(Data entries)
◇ ◇ ◇

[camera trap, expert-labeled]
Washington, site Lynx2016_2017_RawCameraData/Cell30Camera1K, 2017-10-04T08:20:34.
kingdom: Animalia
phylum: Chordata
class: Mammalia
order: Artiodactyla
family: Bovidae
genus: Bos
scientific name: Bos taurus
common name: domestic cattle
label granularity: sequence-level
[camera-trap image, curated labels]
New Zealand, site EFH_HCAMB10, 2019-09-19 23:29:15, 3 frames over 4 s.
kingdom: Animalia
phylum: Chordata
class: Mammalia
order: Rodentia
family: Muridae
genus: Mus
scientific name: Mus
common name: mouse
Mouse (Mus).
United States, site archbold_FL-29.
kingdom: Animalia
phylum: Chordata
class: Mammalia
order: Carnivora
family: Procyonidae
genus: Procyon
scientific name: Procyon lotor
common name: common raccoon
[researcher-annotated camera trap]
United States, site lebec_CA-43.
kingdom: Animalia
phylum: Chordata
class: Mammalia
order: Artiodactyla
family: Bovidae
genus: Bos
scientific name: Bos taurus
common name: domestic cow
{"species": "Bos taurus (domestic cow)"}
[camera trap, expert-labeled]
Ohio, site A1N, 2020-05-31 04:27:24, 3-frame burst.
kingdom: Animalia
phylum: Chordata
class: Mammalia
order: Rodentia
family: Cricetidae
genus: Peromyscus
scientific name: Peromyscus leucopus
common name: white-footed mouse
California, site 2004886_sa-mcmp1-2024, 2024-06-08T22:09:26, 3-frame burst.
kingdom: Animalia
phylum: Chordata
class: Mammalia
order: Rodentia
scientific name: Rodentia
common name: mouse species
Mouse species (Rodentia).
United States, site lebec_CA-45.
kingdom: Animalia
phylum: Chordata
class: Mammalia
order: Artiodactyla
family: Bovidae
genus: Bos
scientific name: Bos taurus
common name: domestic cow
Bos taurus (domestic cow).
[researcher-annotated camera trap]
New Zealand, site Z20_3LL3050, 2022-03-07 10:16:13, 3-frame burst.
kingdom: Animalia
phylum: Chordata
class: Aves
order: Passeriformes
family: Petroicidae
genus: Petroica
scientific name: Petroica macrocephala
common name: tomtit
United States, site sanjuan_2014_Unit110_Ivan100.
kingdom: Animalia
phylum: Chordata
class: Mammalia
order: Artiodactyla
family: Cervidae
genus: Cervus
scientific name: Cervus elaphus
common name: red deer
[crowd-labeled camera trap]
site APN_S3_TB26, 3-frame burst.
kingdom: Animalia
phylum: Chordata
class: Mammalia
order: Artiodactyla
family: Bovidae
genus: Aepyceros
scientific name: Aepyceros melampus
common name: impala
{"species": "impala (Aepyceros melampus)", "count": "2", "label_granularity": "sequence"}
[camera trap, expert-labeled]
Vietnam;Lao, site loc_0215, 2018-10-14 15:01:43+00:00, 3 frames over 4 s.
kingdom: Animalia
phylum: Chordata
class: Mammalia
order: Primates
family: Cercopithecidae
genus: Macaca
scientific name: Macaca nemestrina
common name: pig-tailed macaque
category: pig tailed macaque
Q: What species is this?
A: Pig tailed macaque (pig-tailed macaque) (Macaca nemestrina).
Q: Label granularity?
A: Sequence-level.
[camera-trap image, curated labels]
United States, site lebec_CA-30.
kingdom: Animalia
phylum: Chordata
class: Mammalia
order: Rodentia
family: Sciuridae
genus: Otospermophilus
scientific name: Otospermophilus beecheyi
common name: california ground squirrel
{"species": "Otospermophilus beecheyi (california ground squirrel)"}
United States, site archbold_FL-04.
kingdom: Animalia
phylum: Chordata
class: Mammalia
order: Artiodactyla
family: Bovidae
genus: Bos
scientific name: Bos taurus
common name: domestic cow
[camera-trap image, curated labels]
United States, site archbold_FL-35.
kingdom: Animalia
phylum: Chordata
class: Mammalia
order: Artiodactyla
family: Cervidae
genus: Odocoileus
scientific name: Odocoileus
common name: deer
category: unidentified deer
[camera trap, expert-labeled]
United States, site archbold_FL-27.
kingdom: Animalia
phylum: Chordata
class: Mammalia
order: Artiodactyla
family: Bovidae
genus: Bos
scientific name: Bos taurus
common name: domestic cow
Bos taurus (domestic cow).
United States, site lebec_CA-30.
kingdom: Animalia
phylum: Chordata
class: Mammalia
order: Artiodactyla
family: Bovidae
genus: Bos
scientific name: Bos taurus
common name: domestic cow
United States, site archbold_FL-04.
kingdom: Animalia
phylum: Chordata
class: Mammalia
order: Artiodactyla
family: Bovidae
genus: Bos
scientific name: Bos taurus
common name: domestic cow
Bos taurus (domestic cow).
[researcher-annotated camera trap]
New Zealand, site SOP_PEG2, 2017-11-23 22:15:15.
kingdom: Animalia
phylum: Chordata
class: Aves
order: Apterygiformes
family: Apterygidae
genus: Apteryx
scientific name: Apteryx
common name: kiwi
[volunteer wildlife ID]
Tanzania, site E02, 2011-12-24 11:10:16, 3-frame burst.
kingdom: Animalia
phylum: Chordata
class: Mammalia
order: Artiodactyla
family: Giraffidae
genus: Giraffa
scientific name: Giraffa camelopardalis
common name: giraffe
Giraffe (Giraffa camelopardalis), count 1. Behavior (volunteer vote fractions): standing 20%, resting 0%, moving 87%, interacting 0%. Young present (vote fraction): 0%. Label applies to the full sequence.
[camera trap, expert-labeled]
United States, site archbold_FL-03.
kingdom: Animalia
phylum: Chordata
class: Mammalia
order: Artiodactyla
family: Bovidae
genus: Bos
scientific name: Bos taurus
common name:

◇ ◇ ◇

◆ Problem to solve
Keep the wording exact. Give all of the records again.

◆ Answer
[camera trap, expert-labeled]
Washington, site Lynx2016_2017_RawCameraData/Cell30Camera1K, 2017-10-04T08:20:34.
kingdom: Animalia
phylum: Chordata
class: Mammalia
order: Artiodactyla
family: Bovidae
genus: Bos
scientific name: Bos taurus
common name: domestic cattle
label granularity: sequence-level
[camera-trap image, curated labels]
New Zealand, site EFH_HCAMB10, 2019-09-19 23:29:15, 3 frames over 4 s.
kingdom: Animalia
phylum: Chordata
class: Mammalia
order: Rodentia
family: Muridae
genus: Mus
scientific name: Mus
common name: mouse
Mouse (Mus).
United States, site archbold_FL-29.
kingdom: Animalia
phylum: Chordata
class: Mammalia
order: Carnivora
family: Procyonidae
genus: Procyon
scientific name: Procyon lotor
common name: common raccoon
[researcher-annotated camera trap]
United States, site lebec_CA-43.
kingdom: Animalia
phylum: Chordata
class: Mammalia
order: Artiodactyla
family: Bovidae
genus: Bos
scientific name: Bos taurus
common name: domestic cow
{"species": "Bos taurus (domestic cow)"}
[camera trap, expert-labeled]
Ohio, site A1N, 2020-05-31 04:27:24, 3-frame burst.
kingdom: Animalia
phylum: Chordata
class: Mammalia
order: Rodentia
family: Cricetidae
genus: Peromyscus
scientific name: Peromyscus leucopus
common name: white-footed mouse
California, site 2004886_sa-mcmp1-2024, 2024-06-08T22:09:26, 3-frame burst.
kingdom: Animalia
phylum: Chordata
class: Mammalia
order: Rodentia
scientific name: Rodentia
common name: mouse species
Mouse species (Rodentia).
United States, site lebec_CA-45.
kingdom: Animalia
phylum: Chordata
class: Mammalia
order: Artiodactyla
family: Bovidae
genus: Bos
scientific name: Bos taurus
common name: domestic cow
Bos taurus (domestic cow).
[researcher-annotated camera trap]
New Zealand, site Z20_3LL3050, 2022-03-07 10:16:13, 3-frame burst.
kingdom: Animalia
phylum: Chordata
class: Aves
order: Passeriformes
family: Petroicidae
genus: Petroica
scientific name: Petroica macrocephala
common name: tomtit
United States, site sanjuan_2014_Unit110_Ivan100.
kingdom: Animalia
phylum: Chordata
class: Mammalia
order: Artiodactyla
family: Cervidae
genus: Cervus
scientific name: Cervus elaphus
common name: red deer
[crowd-labeled camera trap]
site APN_S3_TB26, 3-frame burst.
kingdom: Animalia
phylum: Chordata
class: Mammalia
order: Artiodactyla
family: Bovidae
genus: Aepyceros
scientific name: Aepyceros melampus
common name: impala
{"species": "impala (Aepyceros melampus)", "count": "2", "label_granularity": "sequence"}
[camera trap, expert-labeled]
Vietnam;Lao, site loc_0215, 2018-10-14 15:01:43+00:00, 3 frames over 4 s.
kingdom: Animalia
phylum: Chordata
class: Mammalia
order: Primates
family: Cercopithecidae
genus: Macaca
scientific name: Macaca nemestrina
common name: pig-tailed macaque
category: pig tailed macaque
Q: What species is this?
A: Pig tailed macaque (pig-tailed macaque) (Macaca nemestrina).
Q: Label granularity?
A: Sequence-level.
[camera-trap image, curated labels]
United States, site lebec_CA-30.
kingdom: Animalia
phylum: Chordata
class: Mammalia
order: Rodentia
family: Sciuridae
genus: Otospermophilus
scientific name: Otospermophilus beecheyi
common name: california ground squirrel
{"species": "Otospermophilus beecheyi (california ground squirrel)"}
United States, site archbold_FL-04.
kingdom: Animalia
phylum: Chordata
class: Mammalia
order: Artiodactyla
family: Bovidae
genus: Bos
scientific name: Bos taurus
common name: domestic cow
[camera-trap image, curated labels]
United States, site archbold_FL-35.
kingdom: Animalia
phylum: Chordata
class: Mammalia
order: Artiodactyla
family: Cervidae
genus: Odocoileus
scientific name: Odocoileus
common name: deer
category: unidentified deer
[camera trap, expert-labeled]
United States, site archbold_FL-27.
kingdom: Animalia
phylum: Chordata
class: Mammalia
order: Artiodactyla
family: Bovidae
genus: Bos
scientific name: Bos taurus
common name: domestic cow
Bos taurus (domestic cow).
United States, site lebec_CA-30.
kingdom: Animalia
phylum: Chordata
class: Mammalia
order: Artiodactyla
family: Bovidae
genus: Bos
scientific name: Bos taurus
common name: domestic cow
United States, site archbold_FL-04.
kingdom: Animalia
phylum: Chordata
class: Mammalia
order: Artiodactyla
family: Bovidae
genus: Bos
scientific name: Bos taurus
common name: domestic cow
Bos taurus (domestic cow).
[researcher-annotated camera trap]
New Zealand, site SOP_PEG2, 2017-11-23 22:15:15.
kingdom: Animalia
phylum: Chordata
class: Aves
order: Apterygiformes
family: Apterygidae
genus: Apteryx
scientific name: Apteryx
common name: kiwi
[volunteer wildlife ID]
Tanzania, site E02, 2011-12-24 11:10:16, 3-frame burst.
kingdom: Animalia
phylum: Chordata
class: Mammalia
order: Artiodactyla
family: Giraffidae
genus: Giraffa
scientific name: Giraffa camelopardalis
common name: giraffe
Giraffe (Giraffa camelopardalis), count 1. Behavior (volunteer vote fractions): standing 20%, resting 0%, moving 87%, interacting 0%. Young present (vote fraction): 0%. Label applies to the full sequence.
[camera trap, expert-labeled]
United States, site archbold_FL-03.
kingdom: Animalia
phylum: Chordata
class: Mammalia
order: Artiodactyla
family: Bovidae
genus: Bos
scientific name: Bos taurus
common name:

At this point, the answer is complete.